L’agence-entreprise Perret

Auguste Perret
Auguste Perret |

© The Bancroft Library, University of California, Berkeley

L’aventure de la reconstruction du Havre est une affaire de famille. À une époque où le cumul des fonctions reste autorisé, les frères Auguste, Gustave et Claude créent la société ”Perret frères” qui est à la fois une agence d’architecture et une entreprise.

Une affaire de famille

Fils d’un tailleur de pierre, Auguste Perret travaille auprès de sa famille dans les années 1880. L’entreprise “Perret et fils” est vite reconnue pour la construction d’immeubles dans Paris. En parallèle, Auguste Perret suit les cours de Julien Guadet à l’École des beaux-arts, lit les grands ouvrages classiques d’architecture (Eugène Viollet-le-Duc, Auguste Choisy…) mais ne va pas au bout de ses études et n’obtient pas le diplôme d’architecte. À la mort de leur père en 1905, les trois frères créent la société ”Perret frères”.

La structure ainsi créée est polyvalente : Auguste, qui tient le rôle de l’architecte-concepteur, en est la figure la plus visible ; Gustave traite davantage les questions techniques tandis que Claude gère le domaine administratif et financier. Même si le cumul des fonctions du métier d’entrepreneur avec celui d’architecte n’est pas encore interdit par la loi (il faut attendre le 31 décembre 1940 et la création de l’ordre des architectes), mener de front ces deux activités est assez mal apprécié dans le milieu.
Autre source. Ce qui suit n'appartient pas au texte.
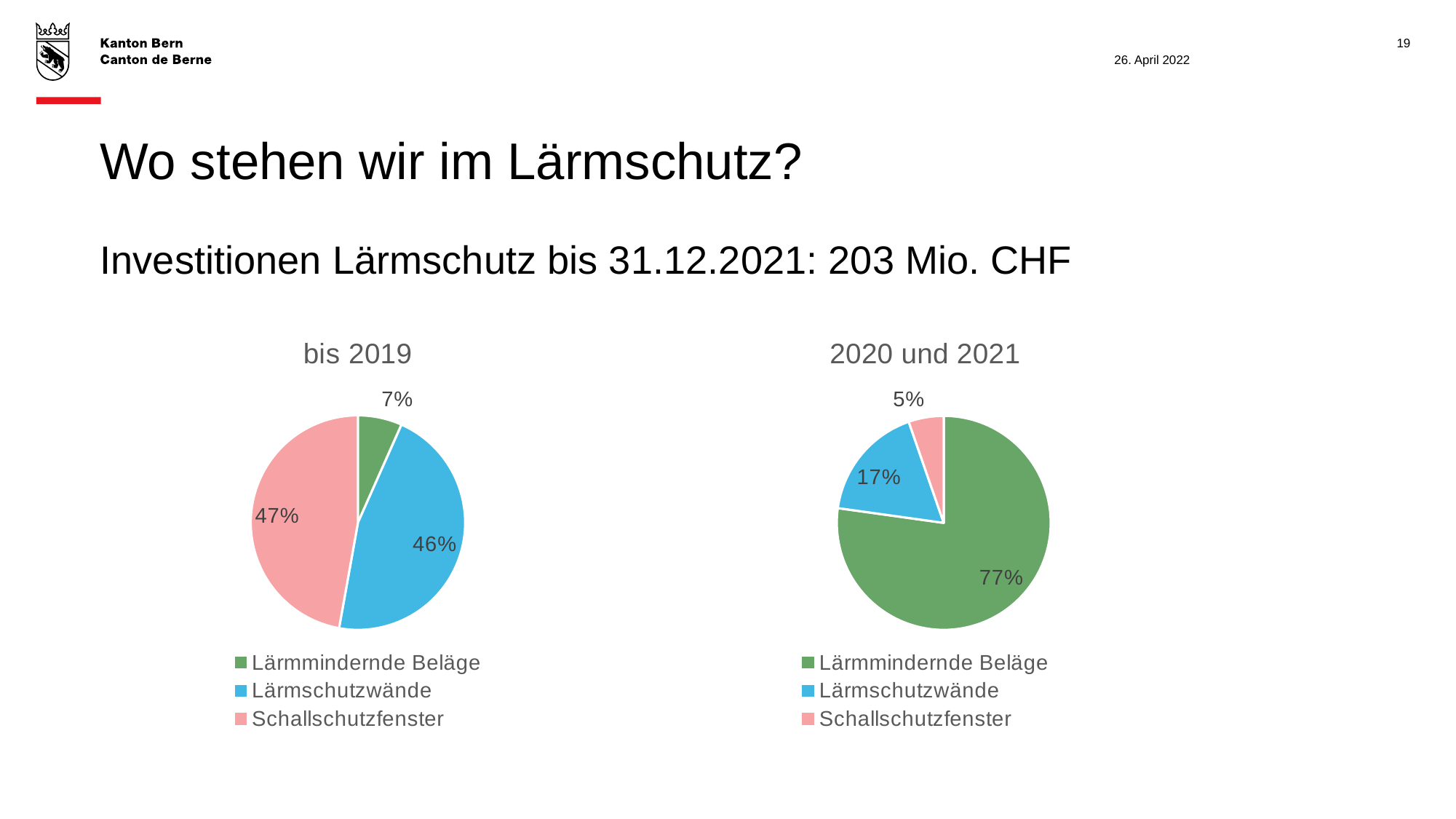
In the '2020 und 2021' chart, which category has the largest slice? Lärmmindernde Beläge What kind of chart is the 'bis 2019' chart? Pie chart In the 'bis 2019' chart, what share is Schallschutzfenster? 47% In the '2020 und 2021' chart, what share is Lärmschutzwände? 17% In the 'bis 2019' chart, what share is Lärmschutzwände? 46% How many categories does the legend of the '2020 und 2021' chart list? 3 In the 'bis 2019' chart, which is larger: Lärmschutzwände or Lärmmindernde Beläge? Lärmschutzwände In the 'bis 2019' chart, which category has the smallest slice? Lärmmindernde Beläge In the '2020 und 2021' chart, what is the difference between the Lärmmindernde Beläge share and the Lärmschutzwände share? 60%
Pourtant, les frères Perret y voient une manière d’être plus compétitifs sur le marché. Ils sont capables de répondre aux appels d’offres en tant qu’entrepreneur, architecte ou les deux.

25 bis rue Franklin

Motifs en grès flammé, immeuble des frères Perret à Paris
Motifs en grès flammé, immeuble des frères Perret à Paris |

© Simon Texier

Garage rue de Ponthieu par Auguste Perret
Garage rue de Ponthieu par Auguste Perret | © BnF

Connu depuis l’antiquité, le béton se développe et se perfectionne lors de la Révolution industrielle, au 19e siècle. Les promoteurs de la technique du béton coulé et armé sont tout d’abord des ingénieurs et des entrepreneurs. Considéré comme un matériau pauvre et grossier, le béton est boudé par les architectes, qui lui préfèrent de loin la pierre. En 1903-1904 à Paris, l’immeuble du 25 bis rue Franklin d’Auguste Perret est une révolution. Pour la première fois, un architecte exploite les qualités techniques et plastiques du béton. La silhouette de l’édifice s’en trouve bouleversée. La structure légère du béton permet d’aménager les appartements librement, sans la contrainte du mur porteur. La structure de béton, laissée apparente en façade, scandalise les uns et ravit les autres. Avec l’immeuble du 25 bis rue Franklin, Auguste Perret signe son premier manifeste pour l’architecture de béton.

Pour saisir la révolution que représente cette démarche, il faut rappeler qu’à la différence du mortier utilisé par les Romains (1/3 de chaux, 2/3 de sable), le béton est plus qu’un simple liant et c’est tout son intérêt. Mélangé à du gravier, le ciment devient béton, puis béton armé lorsqu’on y intègre de l’acier.

Le théâtre des Champs-Élysées

Structure en béton armée du Théâtre des champs Elysées par Auguste Perret
Structure en béton armée du Théâtre des champs Elysées par Auguste Perret |

© BnF

La façade du théâtre des Champs-Élysées par Auguste Perret
La façade du théâtre des Champs-Élysées par Auguste Perret | © BnF

À l’origine, l’architecte du théâtre des Champs-Élysées est Henry van de Velde tandis que l’exécution des travaux est confiée aux frères Perret. Ces derniers imposent à Henry van de Velde un système constructif reposant sur une ossature de béton armé puis revendiquent la paternité du projet. Henry van de Velde est finalement évincé avant la fin du chantier et le théâtre des Champs-Élysées ouvre en 1913, portant Auguste Perret à la gloire.

Cette réalisation lui vaudra la commande d’une église, la première construite en béton armée : l’église Notre-Dame du Raincy, en région parisienne. Situé sur un terrain tout en longueur, l’édifice adopte un plan rectangulaire, sans transept , qui n’obéit pas au traditionnel plan en croix latine. L’église est remarquable notamment en raison de ses vitraux aux motifs géométriques, qui couvrent les façades entières. Œuvres de la maître-verrière Marguerite Huré (1895-1967), ils préfigurent ceux de l’église Saint-Joseph du Havre où l’artiste interviendra également.